Exercise requirements: Restate each line of the listing exactly, without carrying over any pictures.

[Opening Source data section]

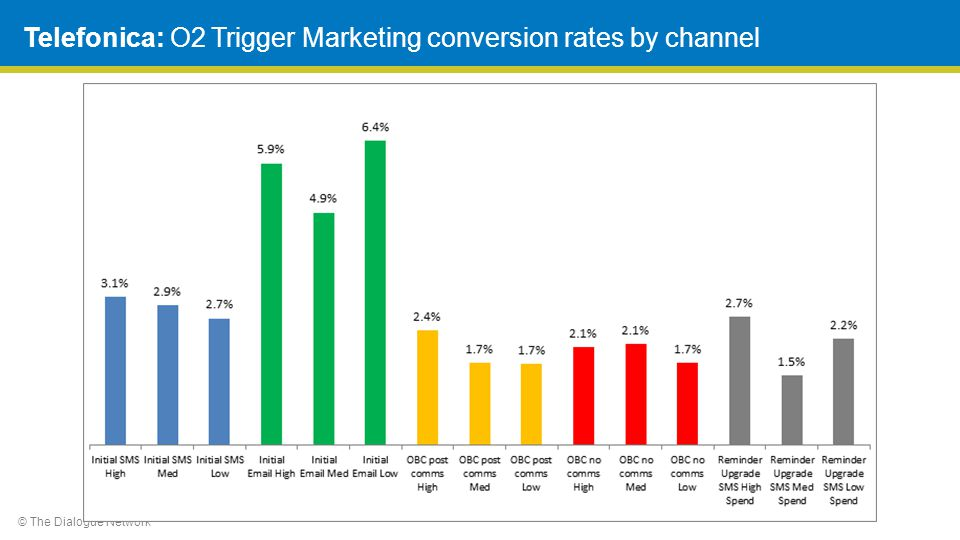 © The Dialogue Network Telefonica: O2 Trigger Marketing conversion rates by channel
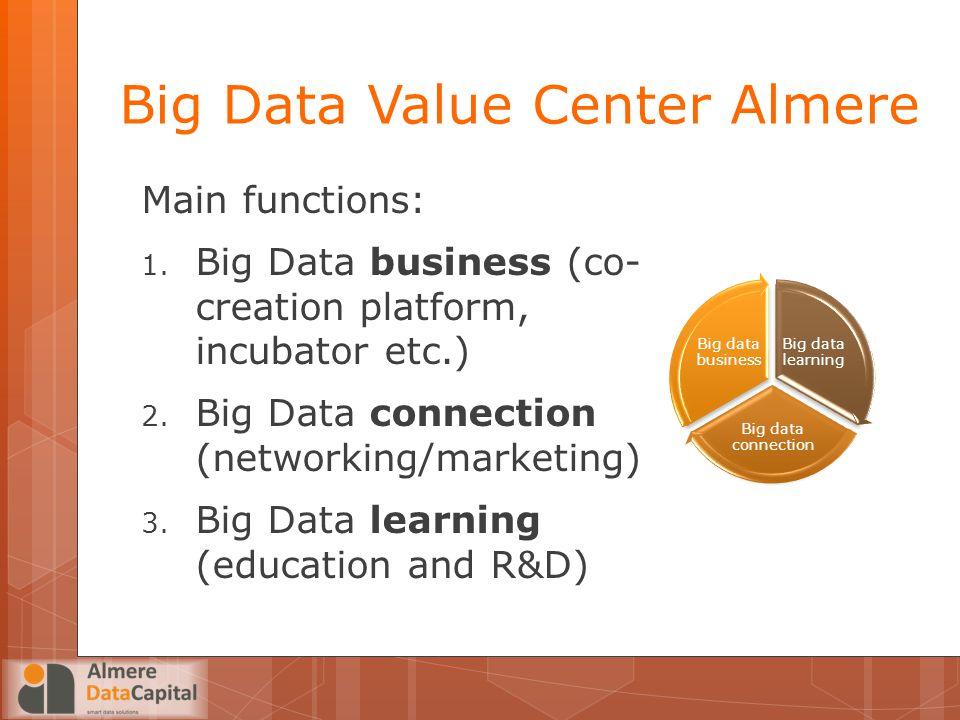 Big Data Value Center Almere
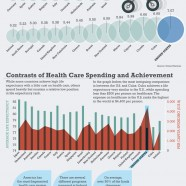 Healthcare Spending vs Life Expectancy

[Closing Source data section]

Exercise solution:
 © The Dialogue Network Telefonica: O2 Trigger Marketing conversion rates by channel
 Big Data Value Center Almere
 Healthcare Spending vs Life Expectancy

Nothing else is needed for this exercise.